Verilen Metin:
"""

Antalya Barosu Kadın Hakları ve Toplumsal Cinsiyet Eşitliği Kurulu Başkanı Kılıçkap, kadına yapılan her türlü şiddeti engellemek için sorunun temeline inilmesi gerekildiğini belirtti. Kılıçkap, insanlara toplumsal cinsiyet eşitliğini aşılamak ve bu konuda çalışmalar yapılması gerektiğini anlattı
TÜRKİYE’DE kadına karşı şiddet, taciz vakaları azalmak yerine artarak devam ediyor. Kadına karşı şiddet ve boşanma davalarında Türkiye’de ilk sıralarda yer alan Antalya için ise tablo hiç iç açıcı değil. Antalya Barosu Kadın Hakları ve Toplumsal Cinsiyet Eşitliği Kurulu Başkanı Avukat Gamze Ökte Kılıçkap, kadına karşı oluşan her türlü şiddette önlem alırken sorunun temeline inilmesi gerektiğini ve insanların toplumsal cinsiyet eşitliği noktasında bilinçlendirilmesi gerektiğine dikkat çekti. Antalya’da yaşayan kadınların birçok sorununa değinen Kılıçkap, şiddetteki temel sebebin ise Antalya’nın fazla göç almasından dolayı olduğunu söyledi.
ŞİDDET TEMEL SEBEP
Antalya genelinde kadınlar açısından e büyük sorunun şiddet olduğunu dile getiren Kılıçkap, ‘Şiddet vakaları çok fazla. Ama yargıya yansıyan çok az. Karakola giden kadın sayısı çok fazla olmuyor. Çünkü kadınlar çoğunlukla haklarını bilmiyor. Antalya özelinde de kadınlar fiziksel, cinsel, ekonomik veya psikolojik şiddet görüyorlar. Kadınlar özellikle avukat hakkı olduğunu bilmiyor. Şiddet vakalarında başvuran her kadına avukat tayin edilmesi lazım. Biz yaptığımız çalışmalarda da bunu yapmaya çalışıyoruz. Çünkü avukatın olması çoğu zaman hayat kurtarabiliyor. Yaşadığımız bir kaç davada ve olayda bunu tecrübe ettik’ şeklinde konuştu.

"""

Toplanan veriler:
"""

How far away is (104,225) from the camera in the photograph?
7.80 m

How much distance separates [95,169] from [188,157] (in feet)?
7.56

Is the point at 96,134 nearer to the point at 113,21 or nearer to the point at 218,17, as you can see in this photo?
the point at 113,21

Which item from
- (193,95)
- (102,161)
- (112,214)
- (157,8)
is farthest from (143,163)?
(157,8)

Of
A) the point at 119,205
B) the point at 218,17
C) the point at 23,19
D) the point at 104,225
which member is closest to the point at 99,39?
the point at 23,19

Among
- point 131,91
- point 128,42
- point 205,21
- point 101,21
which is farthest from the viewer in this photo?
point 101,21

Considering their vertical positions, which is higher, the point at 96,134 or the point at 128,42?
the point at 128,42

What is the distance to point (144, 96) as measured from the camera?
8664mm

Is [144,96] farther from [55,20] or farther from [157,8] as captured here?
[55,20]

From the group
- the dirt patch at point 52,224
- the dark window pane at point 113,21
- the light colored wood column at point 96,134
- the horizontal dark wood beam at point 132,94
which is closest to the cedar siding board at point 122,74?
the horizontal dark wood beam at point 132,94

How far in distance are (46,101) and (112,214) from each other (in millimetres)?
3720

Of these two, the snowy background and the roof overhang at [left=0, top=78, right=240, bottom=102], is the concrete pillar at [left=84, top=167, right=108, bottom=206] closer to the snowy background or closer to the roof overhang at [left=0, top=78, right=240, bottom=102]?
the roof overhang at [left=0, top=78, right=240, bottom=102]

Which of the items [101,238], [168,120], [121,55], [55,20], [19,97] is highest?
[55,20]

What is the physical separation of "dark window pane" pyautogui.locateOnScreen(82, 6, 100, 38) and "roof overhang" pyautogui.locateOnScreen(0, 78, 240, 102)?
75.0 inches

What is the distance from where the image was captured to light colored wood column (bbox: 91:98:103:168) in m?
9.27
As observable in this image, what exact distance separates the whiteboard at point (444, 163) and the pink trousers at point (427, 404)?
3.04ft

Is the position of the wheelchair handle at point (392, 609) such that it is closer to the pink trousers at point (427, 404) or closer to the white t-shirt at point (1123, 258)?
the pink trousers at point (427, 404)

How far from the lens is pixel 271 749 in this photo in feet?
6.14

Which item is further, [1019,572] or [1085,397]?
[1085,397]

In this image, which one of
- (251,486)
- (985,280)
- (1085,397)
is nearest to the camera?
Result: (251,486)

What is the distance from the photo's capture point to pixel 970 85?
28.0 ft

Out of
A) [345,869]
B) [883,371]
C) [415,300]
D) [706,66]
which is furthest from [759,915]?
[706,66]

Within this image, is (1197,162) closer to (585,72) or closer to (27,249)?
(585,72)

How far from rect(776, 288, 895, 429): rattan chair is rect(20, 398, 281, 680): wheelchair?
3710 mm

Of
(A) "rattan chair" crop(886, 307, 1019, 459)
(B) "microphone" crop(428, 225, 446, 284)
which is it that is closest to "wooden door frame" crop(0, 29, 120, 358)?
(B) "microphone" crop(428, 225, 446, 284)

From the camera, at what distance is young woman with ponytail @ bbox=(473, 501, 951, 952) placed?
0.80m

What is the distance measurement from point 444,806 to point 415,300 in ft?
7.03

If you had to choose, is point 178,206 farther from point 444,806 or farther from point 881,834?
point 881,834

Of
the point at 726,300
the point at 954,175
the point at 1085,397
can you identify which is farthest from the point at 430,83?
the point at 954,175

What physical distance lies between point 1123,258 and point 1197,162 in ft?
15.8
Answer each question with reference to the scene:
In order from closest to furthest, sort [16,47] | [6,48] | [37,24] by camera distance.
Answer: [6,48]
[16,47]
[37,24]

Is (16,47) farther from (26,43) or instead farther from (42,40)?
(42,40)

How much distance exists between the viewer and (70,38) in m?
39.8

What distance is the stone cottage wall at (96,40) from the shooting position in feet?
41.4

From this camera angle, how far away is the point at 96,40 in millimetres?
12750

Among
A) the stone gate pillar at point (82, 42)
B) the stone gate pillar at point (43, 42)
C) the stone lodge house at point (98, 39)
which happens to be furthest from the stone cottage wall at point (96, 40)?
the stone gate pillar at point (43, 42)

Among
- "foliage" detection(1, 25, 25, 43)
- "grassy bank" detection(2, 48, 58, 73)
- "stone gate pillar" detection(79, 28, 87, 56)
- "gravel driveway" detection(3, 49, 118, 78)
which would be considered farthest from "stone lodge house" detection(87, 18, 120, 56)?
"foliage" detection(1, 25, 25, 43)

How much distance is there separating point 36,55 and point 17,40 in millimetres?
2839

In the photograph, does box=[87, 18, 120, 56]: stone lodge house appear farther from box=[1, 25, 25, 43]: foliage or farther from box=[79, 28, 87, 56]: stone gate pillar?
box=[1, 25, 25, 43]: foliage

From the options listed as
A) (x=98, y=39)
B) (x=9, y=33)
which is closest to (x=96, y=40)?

"""

Yapılacak İş:
Metinde "Antalya genelinde kadınlar açısından" sözleriyle başlayan paragrafı, temel bilgilerini koruyarak kısa bir madde listesine dönüştürün.

Görevin Yanıtı:
- Kılıçkap'a göre Antalya genelinde kadınların en büyük sorunu şiddettir.
- Şiddet vakaları çok fazladır, ancak yargıya yansıyanlar çok azdır ve karakola giden kadın sayısı düşüktür.
- Bunun nedeni, kadınların çoğunlukla haklarını, özellikle de avukat hakları olduğunu bilmemesidir.
- Antalya'da kadınlar fiziksel, cinsel, ekonomik veya psikolojik şiddet görmektedir.
- Şiddet vakalarında başvuran her kadına avukat tayin edilmelidir ve Kılıçkap'ın çalışmalarında bu yapılmaya çalışılmaktadır.
- Avukatın varlığı çoğu zaman hayat kurtarabilmektedir. Bu durum birkaç dava ve olayda tecrübe edilmiştir.